--- PROVIDED DATA Enclosed Below ---

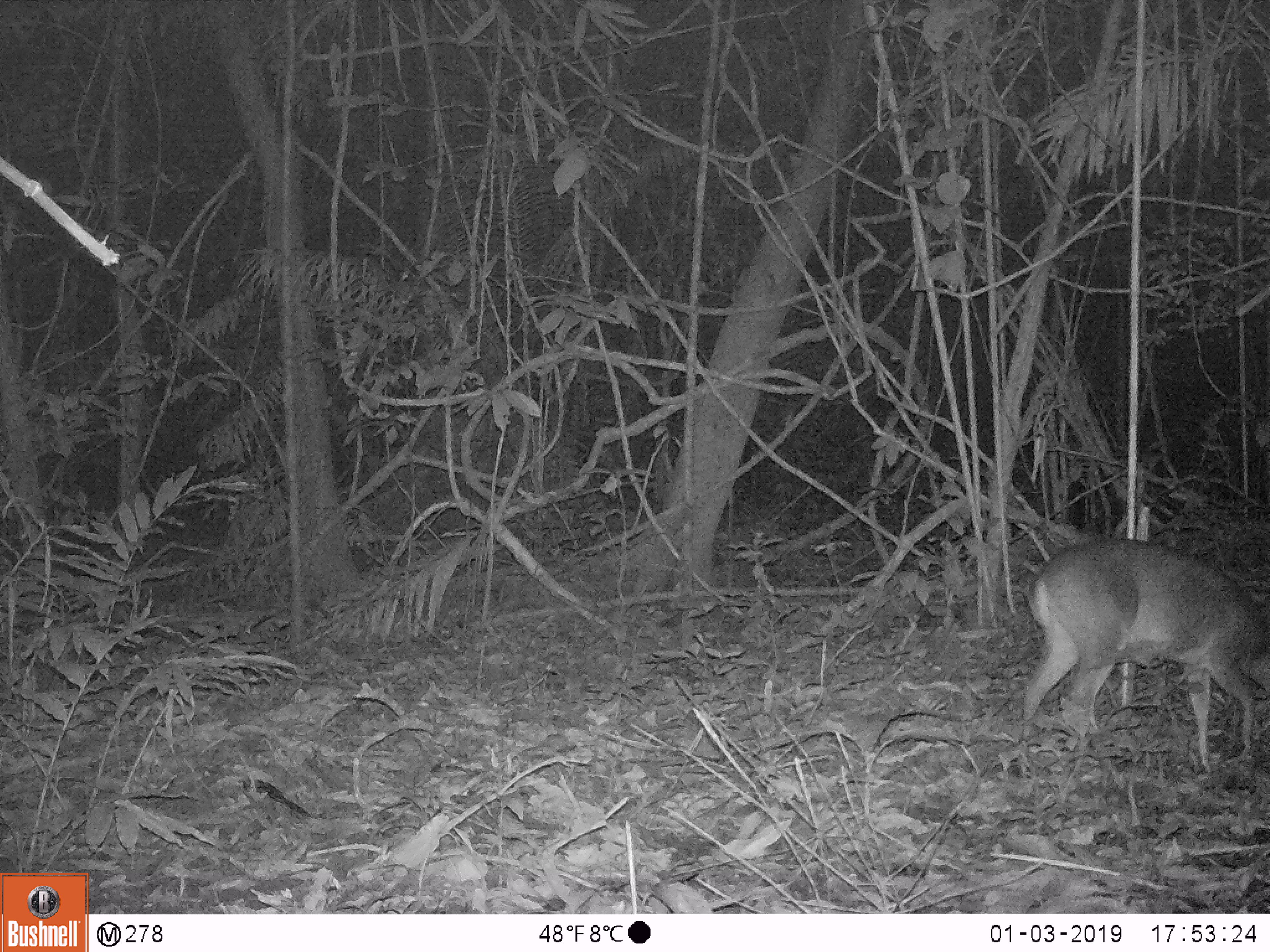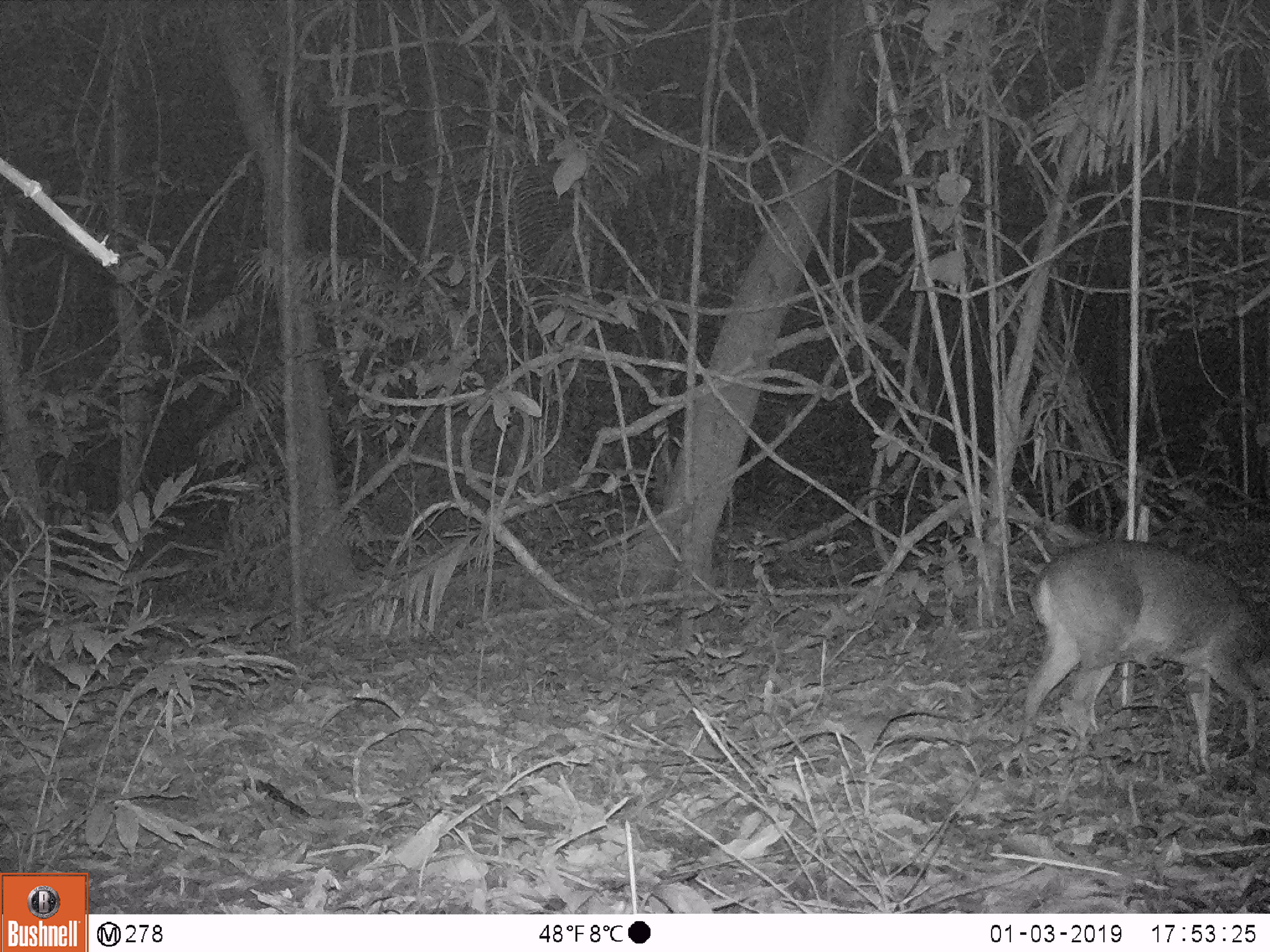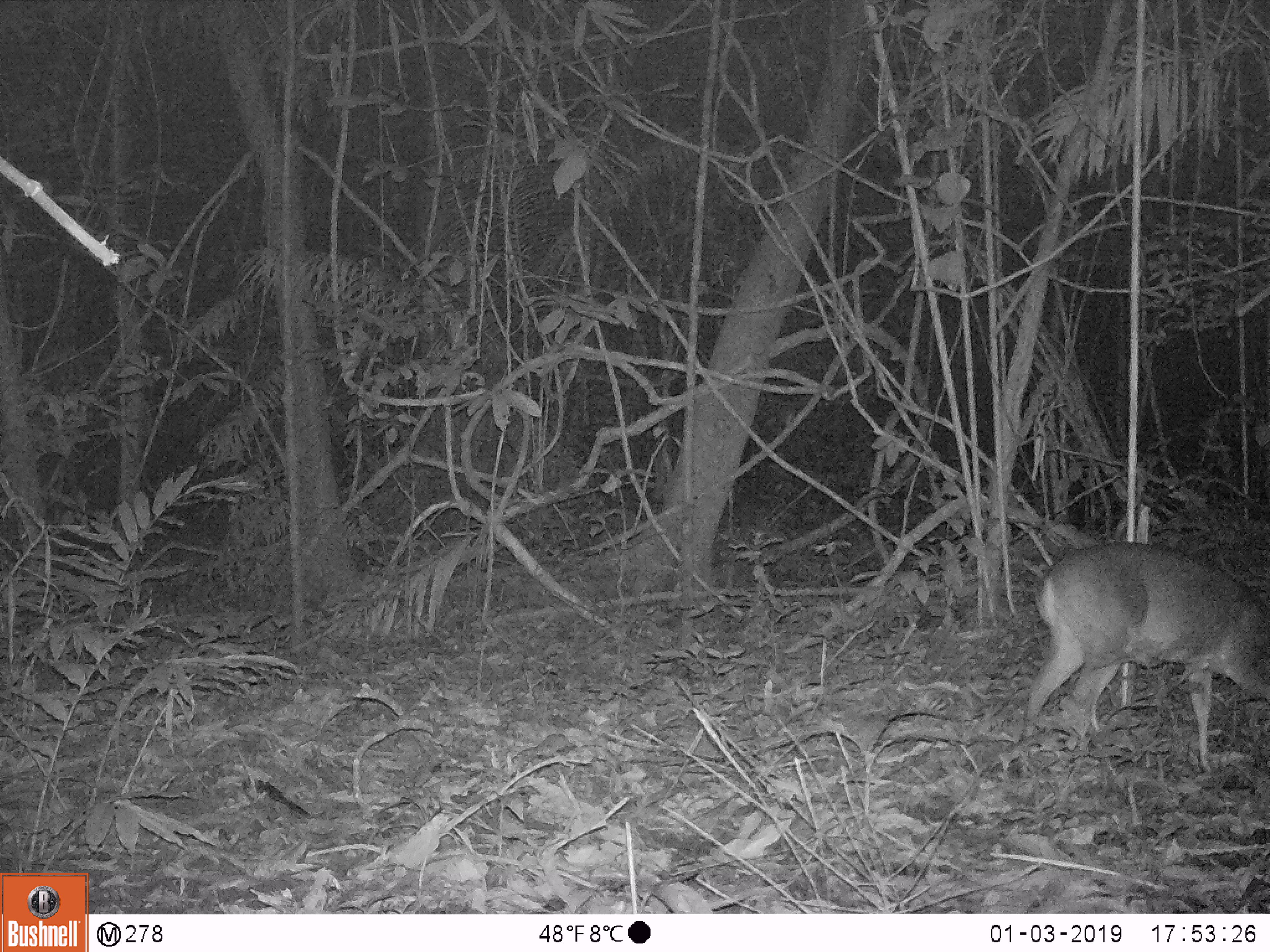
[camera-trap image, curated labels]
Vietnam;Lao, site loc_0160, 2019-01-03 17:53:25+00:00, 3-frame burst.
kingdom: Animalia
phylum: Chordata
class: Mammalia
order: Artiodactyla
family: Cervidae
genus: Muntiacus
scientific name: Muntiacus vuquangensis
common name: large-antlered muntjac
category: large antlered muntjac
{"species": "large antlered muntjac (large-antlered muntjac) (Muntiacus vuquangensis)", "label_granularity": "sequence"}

--- End of Enclosed PROVIDED DATA ---

■ TASK TO CARRY OUT
If a line holds an image, leave the image out; retype everything else in the entries exactly.

■ RESPONSE TO THE TASK
[camera-trap image, curated labels]
Vietnam;Lao, site loc_0160, 2019-01-03 17:53:25+00:00, 3-frame burst.
kingdom: Animalia
phylum: Chordata
class: Mammalia
order: Artiodactyla
family: Cervidae
genus: Muntiacus
scientific name: Muntiacus vuquangensis
common name: large-antlered muntjac
category: large antlered muntjac
{"species": "large antlered muntjac (large-antlered muntjac) (Muntiacus vuquangensis)", "label_granularity": "sequence"}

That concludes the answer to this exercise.